Par ses talents de danseuse et sa vision pure du monde, dépourvue de peur et de préjugé, Hina aidera les personnes rencontrées à comprendre l’absurdité et/ou la vacuité de leurs comportements, à voir la beauté derrière les choses simples, à dépasser leurs pensées limitantes et à trouver en elles-mêmes la force d’être heureuses. Une aide précieuse et désintéressée qui poussera les nouveaux amis de la danseuse à lui proposer leur aide…

Mais de quoi peut bien avoir besoin une danseuse de bois, devenue vivante grâce à la magie d’une souris ? Laissons planer le mystère autour de cette question, mais si vous avez l’habitude des contes de fées, vous aurez probablement deviné. Pour ma part, j’ai adoré ce conte classique dans son déroulé, mais original par les thématiques abordées et les personnages secondaires qui ne manqueront pas de vous marquer. Suivre cette petite danseuse de bois qui, au gré des rencontres, évolue et découvre la vie hors de sa boîte à musique, a quelque chose de particulièrement émouvant et touchant.

En plus d’une écriture accessible, mais pleine de poésie, qui ravira les amateurs de plumes douces et imagées, l’ouvrage bénéficie de quelques illustrations, dont le charme réside dans leur simplicité et leur côté enfantin.
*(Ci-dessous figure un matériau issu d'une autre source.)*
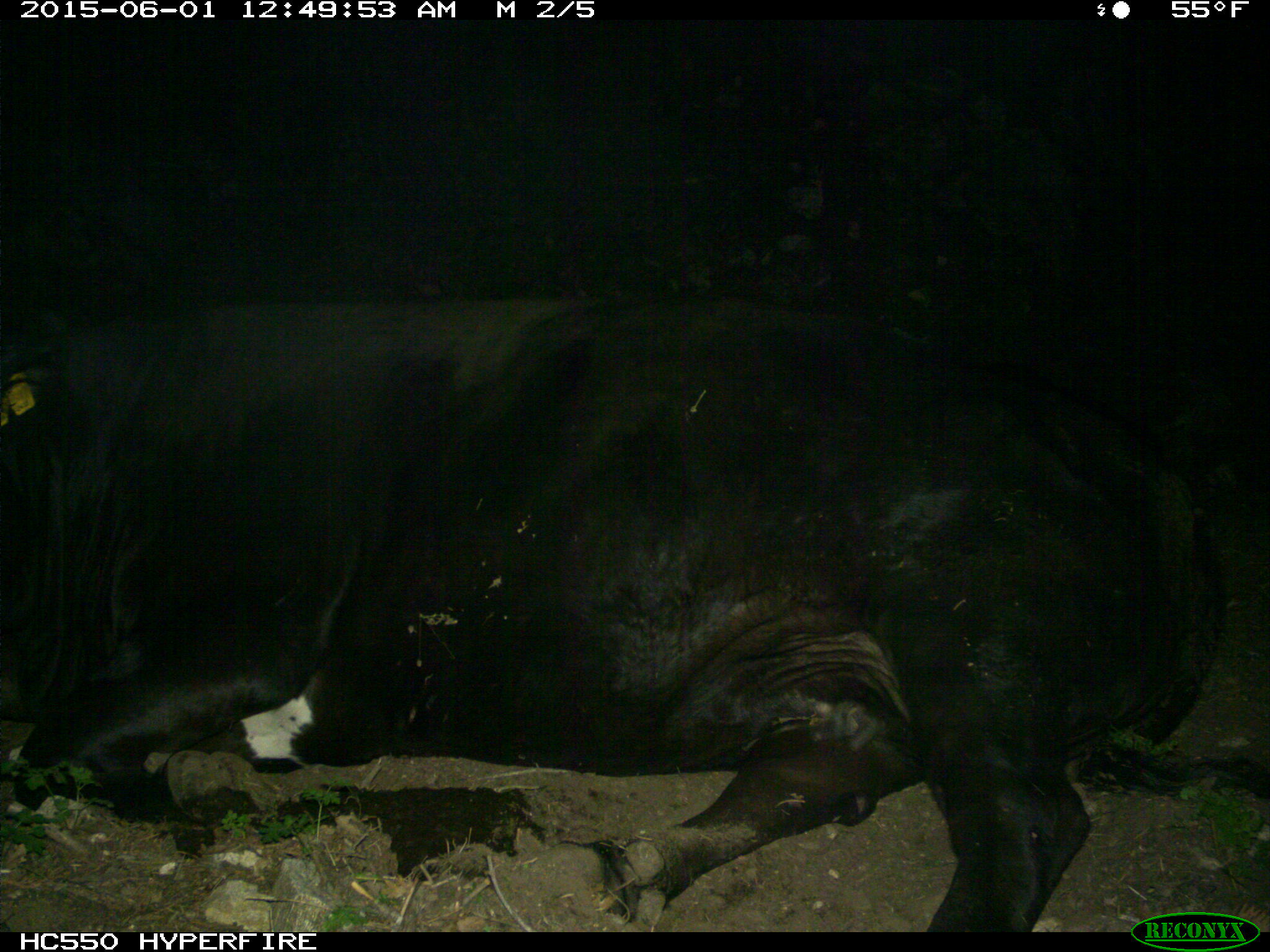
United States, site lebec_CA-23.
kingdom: Animalia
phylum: Chordata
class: Mammalia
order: Artiodactyla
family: Bovidae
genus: Bos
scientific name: Bos taurus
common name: domestic cow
Bos taurus (domestic cow).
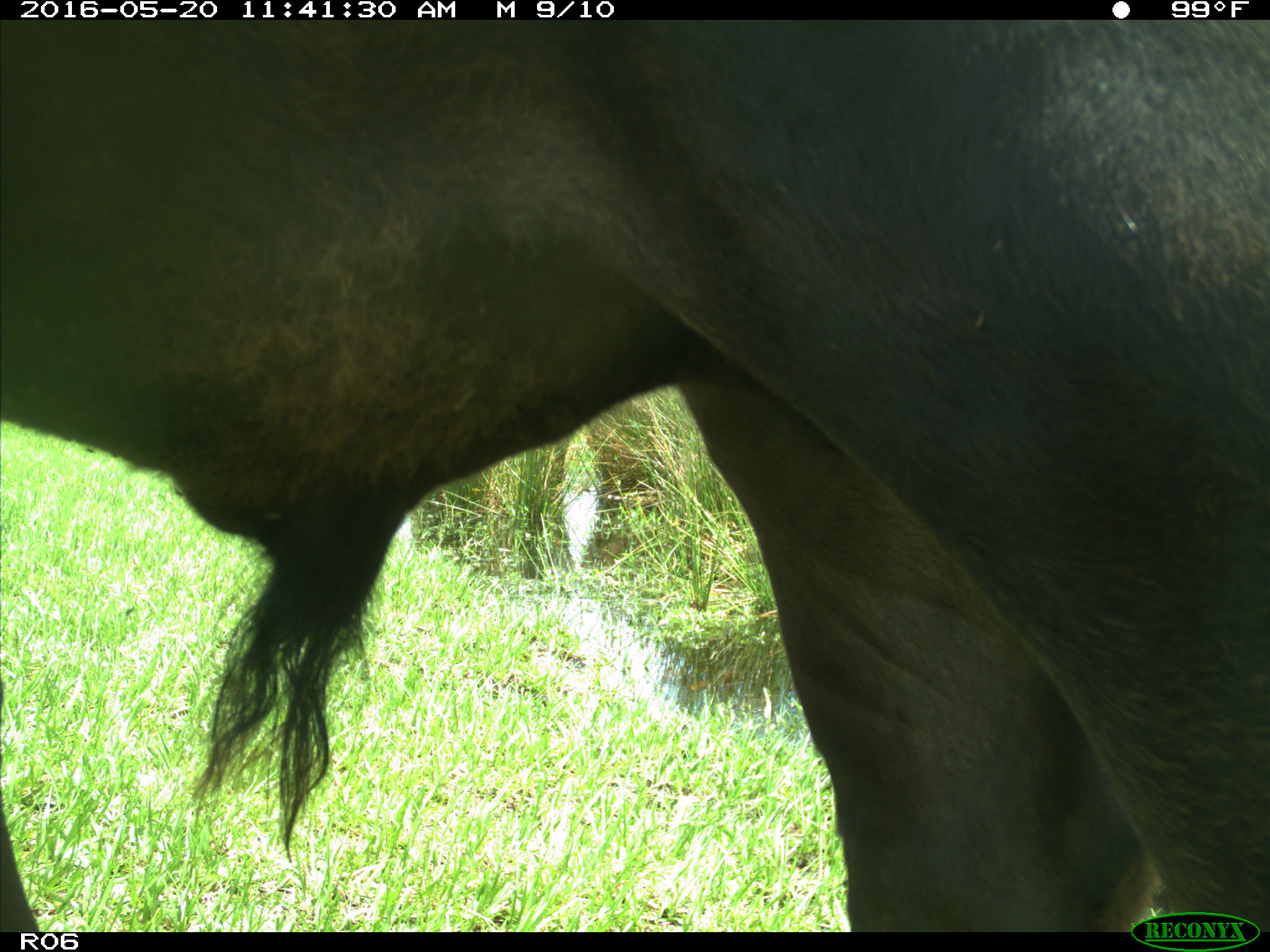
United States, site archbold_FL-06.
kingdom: Animalia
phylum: Chordata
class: Mammalia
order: Artiodactyla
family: Bovidae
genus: Bos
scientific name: Bos taurus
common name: domestic cow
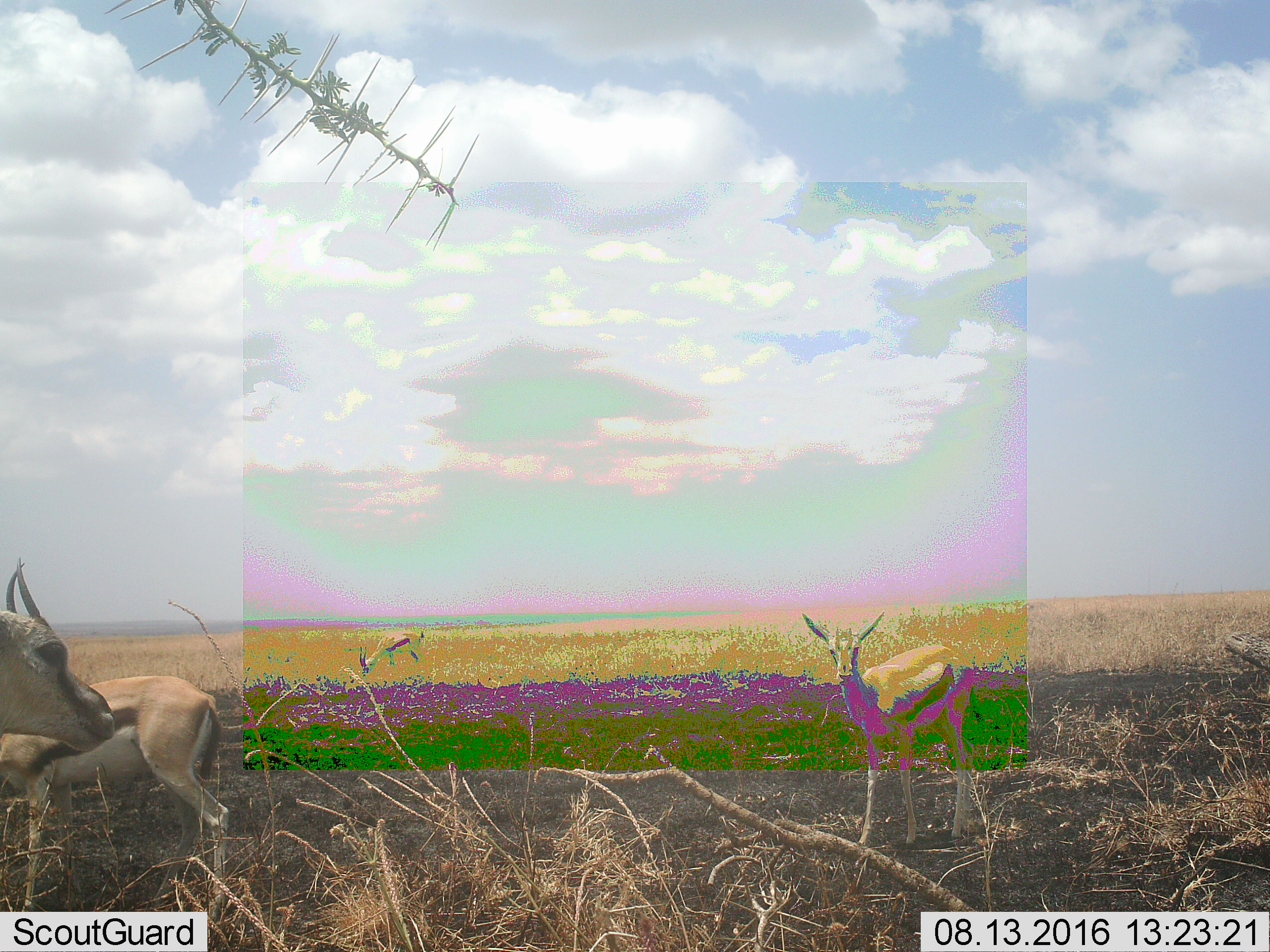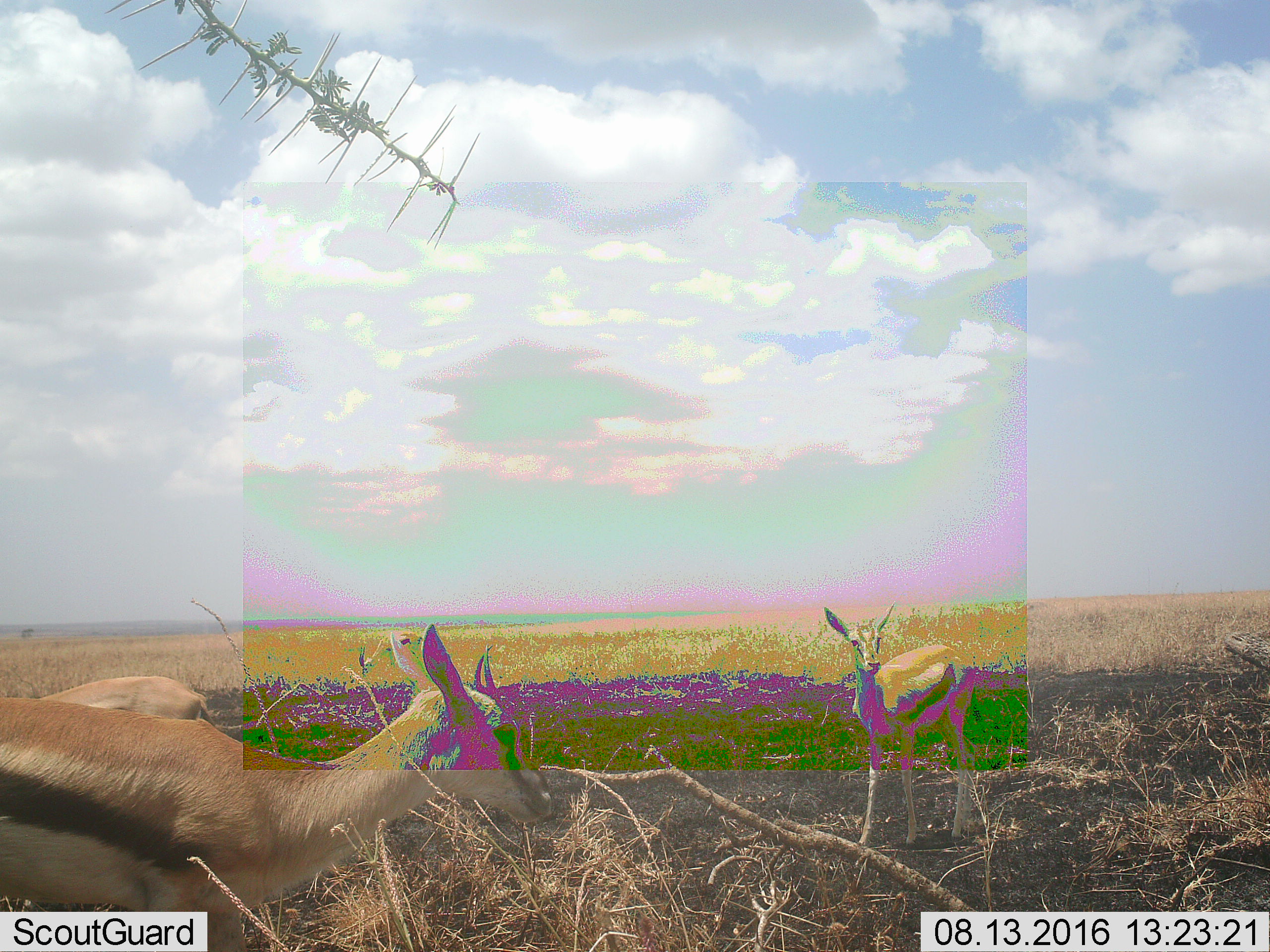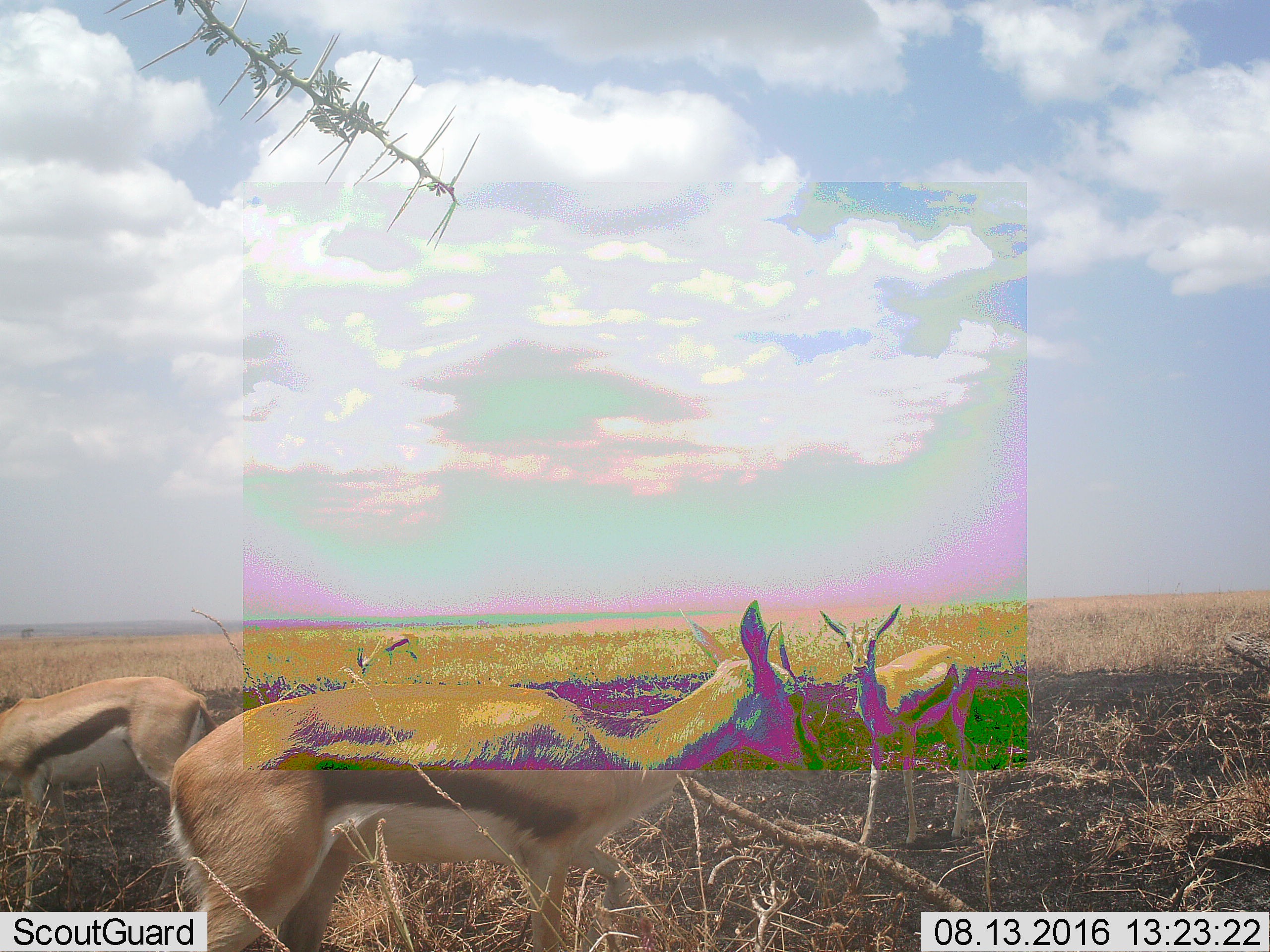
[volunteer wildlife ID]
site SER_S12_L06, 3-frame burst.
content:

Nul doute que les enfants apprécieront ces repères visuels pour se guider dans leur lecture qu’elle soit en parfaite autonomie ou non, le conte pouvant aussi bien se lire seul qu’en famille.

Parce qu’un conte sans morale n’en serait pas vraiment un, l’autrice nous offre, à travers son histoire pleine de poésie, de magie et de douceur, de jolis messages et une conclusion qui ravira autant les enfants que leurs parents. Après tout, n’avons-nous pas tous besoin de tendresse et de beaux sentiments ?

Je remercie l’autrice de m’avoir envoyé ce livre (disponible sur Amazon) en échange de mon avis.